We’ve arrived in London, but certainly haven’t had a smooth ride since getting to the airport yesterday afternoon. We’re quickly stopped at a Starbuck’s and mooching off their WiFi internet to figure some things out, so I figure I’ll run through everything now.

First, some official looking woman at the Virgin Airways check-in line at JFK informs me I needed to print out the email that said “YOU DO NOT NEED TO PRINT THIS”… So after waiting a few minutes on one line, I had to go to wait on a different line where they would print a ticket out for me that says I can get a ticket from the check-in line. It wasn’t a huge deal, but seemed a bit unnecessary and perhaps a sign of things to come.

So, our plane took off at 10:30 last night; it was supposed to take off at 7:50. I realized it was bad when the first in-plane movie finished before we took off.

The plane was a 747, but the seats were crammed in there and it was incredibly tight. We got a decent dinner, which included wine for pretty much everyone which was a nice touch. But, they apparently decided that since the flight was 2 and a half hours late, they didn’t need to feed us the breakfast they’d promised, which I was craving towards the end of the flight.

We stepped off the plane, went through immigration and customs with no problems… Though the officer was confused by the “TBD” I had written under “Location staying in London” on the landing card… A step outside of baggage claim an old woman at a Duty Free shop was providing free samples of Pimm’s Liquor with lemonade… Imagine that! Not only are we not carded, but old polite ladies are happily urging seconds on free samples and offering serving suggestions. Despite the issues so far, we fell in love with Europe at this moment.

We left the airport and wandered around confused for a few moments when an employee came over and offered us some help.

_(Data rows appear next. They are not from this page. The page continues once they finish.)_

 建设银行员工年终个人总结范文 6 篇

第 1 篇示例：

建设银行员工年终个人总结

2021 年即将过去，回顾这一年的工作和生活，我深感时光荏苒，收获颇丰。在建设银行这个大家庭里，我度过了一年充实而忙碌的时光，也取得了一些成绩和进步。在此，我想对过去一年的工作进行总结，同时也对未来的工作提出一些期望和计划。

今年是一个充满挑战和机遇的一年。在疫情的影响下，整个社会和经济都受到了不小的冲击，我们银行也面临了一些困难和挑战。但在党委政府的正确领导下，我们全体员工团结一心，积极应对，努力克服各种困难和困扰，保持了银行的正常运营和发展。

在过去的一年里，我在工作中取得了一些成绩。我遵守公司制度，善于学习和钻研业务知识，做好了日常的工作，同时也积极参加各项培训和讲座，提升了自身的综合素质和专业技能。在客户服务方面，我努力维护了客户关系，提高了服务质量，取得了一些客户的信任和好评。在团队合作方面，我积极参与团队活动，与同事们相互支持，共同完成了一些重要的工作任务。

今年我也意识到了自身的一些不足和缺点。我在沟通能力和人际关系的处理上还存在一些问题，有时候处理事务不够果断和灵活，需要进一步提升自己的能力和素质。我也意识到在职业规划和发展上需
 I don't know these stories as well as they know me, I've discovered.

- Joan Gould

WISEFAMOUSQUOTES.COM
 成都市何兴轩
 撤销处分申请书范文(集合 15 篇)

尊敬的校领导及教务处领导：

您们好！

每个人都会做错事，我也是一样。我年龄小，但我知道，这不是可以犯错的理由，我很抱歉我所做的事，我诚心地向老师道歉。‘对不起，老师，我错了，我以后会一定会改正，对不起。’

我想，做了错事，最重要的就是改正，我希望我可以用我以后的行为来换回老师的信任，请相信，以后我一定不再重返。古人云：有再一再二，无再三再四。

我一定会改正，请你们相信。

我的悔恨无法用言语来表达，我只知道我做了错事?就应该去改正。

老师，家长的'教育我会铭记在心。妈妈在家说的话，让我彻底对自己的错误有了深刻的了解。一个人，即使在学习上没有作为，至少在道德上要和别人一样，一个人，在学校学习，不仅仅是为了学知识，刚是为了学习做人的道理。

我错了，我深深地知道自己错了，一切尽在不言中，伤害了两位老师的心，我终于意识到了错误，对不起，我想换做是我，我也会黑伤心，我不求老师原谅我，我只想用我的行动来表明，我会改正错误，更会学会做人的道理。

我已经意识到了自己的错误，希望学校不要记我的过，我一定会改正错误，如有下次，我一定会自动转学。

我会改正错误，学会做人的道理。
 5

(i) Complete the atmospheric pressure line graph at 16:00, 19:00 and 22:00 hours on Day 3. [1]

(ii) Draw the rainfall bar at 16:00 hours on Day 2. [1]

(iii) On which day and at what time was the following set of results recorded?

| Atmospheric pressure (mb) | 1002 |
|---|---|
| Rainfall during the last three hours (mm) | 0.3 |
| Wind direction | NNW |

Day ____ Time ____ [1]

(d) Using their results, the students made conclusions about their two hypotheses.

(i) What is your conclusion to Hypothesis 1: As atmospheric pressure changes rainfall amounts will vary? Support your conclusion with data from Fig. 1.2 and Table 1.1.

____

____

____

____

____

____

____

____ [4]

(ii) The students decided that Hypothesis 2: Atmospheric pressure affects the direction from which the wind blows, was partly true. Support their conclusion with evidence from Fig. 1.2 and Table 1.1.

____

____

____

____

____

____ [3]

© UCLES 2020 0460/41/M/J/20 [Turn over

We told him we were trying to get to Central London, and he asked if we wanted to fly there, or take a bus. After a moment of confusion, he told us the best way to get there was the Tube, the London Underground and assured us it was still safe. I told him that I trusted him and he replied “Well if you trust me you’ve got some fuckin’ problems!”

The few people we’d encountered in London so far were really friendly, helpful and funny; things were looking great.

We headed to the Tube with our huge backpacks on, definitely standing out in the crowd, and got in-line to purchase tickets. We saw a woman at a booth who made free hostel reservations, and quickly learned that due to the Wimbledon and Tour de France, nothing in London was available…nothing. The only thing available for 2 nights was something outside of London for 125 Pounds a night (A hostel, keep in mind…) and we could only put 2 of our 4 people in a room.

We decided we had to get out of London ASAP. So, we’ll just speed up our journey to Paris, perhaps? Take the train tonight instead. “Oh, my sister had to book a train to Paris 3 weeks in advance,” the woman behind the booth replied.

This woman was clearly no good for us, so we took the Tube to Central London, wandered around trying to find food for about an hour (these backpacks really are huge…) and finally find a nice little pub with a sign outside that read “THOSE WEARING SOILED OR DIRTY CLOTHES ARE NOT WELCOME INSIDE.”

Luckily, we weren’t too soiled just yet, and had a nice fish & chips meal for just about $80… This price was for just 2 orders of Fish & Chips and a pitcher of Pimm’s (That old woman got us!). The prices in London are truly absurd… If we stayed here we’d be done in a few days.

So, we made our way here… To this wonderful little US Embassy, Starbucks.

From Starbucks, we’ve found that we can take a train to Paris tonight, and we have a hostel booked for $25 a night. The difficult part will be staying up from 12am until check-in at 1pm… But I’m sure Mike & I can handle it, polyphasic training has its benefits. :)

Anyway, we’ll get our train tickets, wander London awhile and then get onto Paris! The adventure has begun in full force.